Rumors that the Defense Department will be getting rid of the commissaries have been flying all over the internet since a November report from one Senator’s office labeled them as one more thing the military could do away with to save some coin.
The rumors, of course, are not true. Closing the commissaries would take an act of Congress (not just a report from one member of Congress) stripping their funding and shutting their doors.
But that doesn’t mean that there isn’t some validity to the fear that such a move may, eventually, come to fruition.
This isn't the first time such a proposal has been made. Around this time last year one congressional committee voted to give the money they usually spend on commissaries to another fund to take care of sick veterans. Instead they planned to have AAFES, which runs the Army and Air Force PX and BX systems, take over the operation.
That move was undone by a later vote, but in the meantime there was plenty of chance to debate whether or not unfunding the commissary was even a good idea. Some said “yes.” Most said, “no.” The “yes” folks pointed to a Congressional Budget Office report that said that doing so would save over $1 billion a year.

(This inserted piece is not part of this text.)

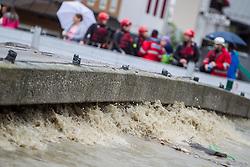31.07.2014, Salzachbrücke, Mittersill, AUT, Hochwasser in Oesterreich, Salzburg, im Bild das Wasser drückt gegen die Salzachbrücke. Donnerstagfrüh lag der Pegelstand der Salzach in Mittersill bei 5,17 Metern. EXPA Pictures © 2014, PhotoCredit: EXPA/ JFK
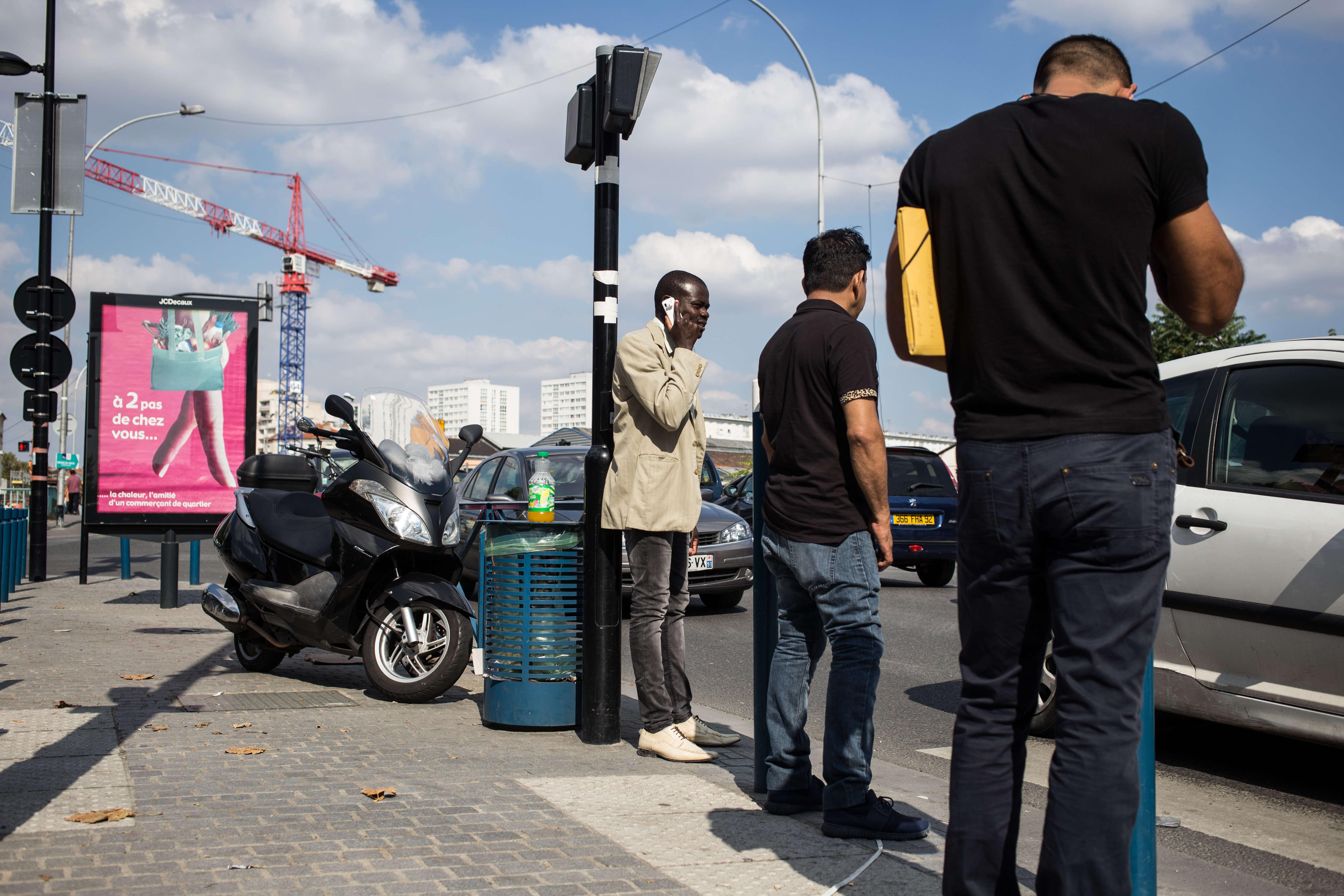 Des piétons attendent pour traverser l'avenue Victor-Hugo, l'un des principaux axes du quartier.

The “no” people said that the higher costs to users – especially to those living oversees – would be debilitating.
In the end we all ignored the whole thing and moved on with our lives.
But now that the fiscal cliff is creeping closer and closer to becoming a reality – and we know that regardless budget cuts will happen – the commissary closures are starting to sound a good deal more likely. The recently released annual commissary report card touts, as it usually does, what DeCA sees as its invaluable nature to the lives of military families. And a commissary support organization continues to highlight the savings military families receive.
What do you think? Could you live without the commissary?